| TASKS TO PERFORM |
1. Answer these about the passage on the Lockerbie bombing:
(a) According to the passage, what was the Lockerbie bombing revenge for?
(b) Who wrote the Private Eye special report it mentions?
(c) How many years is the man in the Scottish prison serving?
2. Rewrite the passage on the Lockerbie bombing, starting at "Indisputably, in the" and ending at "of years earlier.", with "team" changed to "partnership".

| PAGE EXCERPT |
▽

Indisputably, in the world of terror the greatest team has been Syrian terrorists and Iranian funding. It was this team, for instance, that was almost certainly responsible for the Lockerbie bombing; a revenge attack for the Iranian airbus shot down, over the Gulf, by a US warship a couple of years earlier.
*
Please forgive me if I indulge in a small aside here. The excellent
Private Eye special report written by the late Paul Foot,
Lockerbie: The Flight From Justice highlights the considerable evidence for this at the time. Around the time of the first Gulf War, when we needed the Iranians onside, all investigations into the Lockerbie affair were quietly dropped. When they resumed after the war, it was found that several imcriminating bits of evidence had been "misplaced". Two things about the affair
are certain: firstly, the man who is currently serving 27 years in a Scottish prison did not do it. Secondly, the politicians who organised, and the spooks who were present at, the trial (which was described by the UN observer, a Chilean professor whose report was printed in full in the
Eye report, as having brought "the entire Scottish legal system into disrepute")

△

| DATA SECTION |
▽

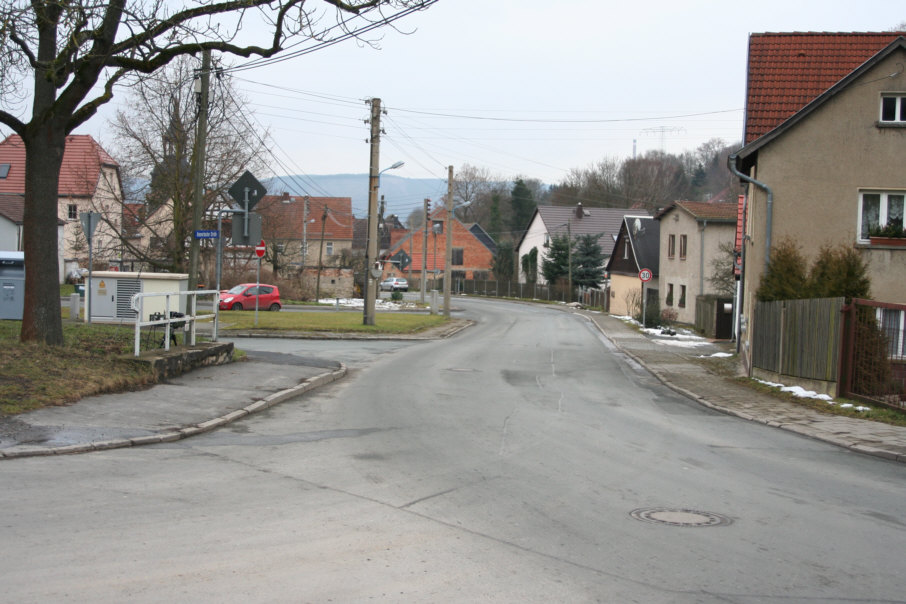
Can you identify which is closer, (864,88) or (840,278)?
(840,278)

△

| RESULTS BY TASK |
1.
(a) The Iranian airbus shot down over the Gulf by a US warship a couple of years earlier.
(b) The late Paul Foot.
(c) 27 years.

2.
Indisputably, in the world of terror the greatest partnership has been Syrian terrorists and Iranian funding. It was this partnership, for instance, that was almost certainly responsible for the Lockerbie bombing; a revenge attack for the Iranian airbus shot down, over the Gulf, by a US warship a couple of years earlier.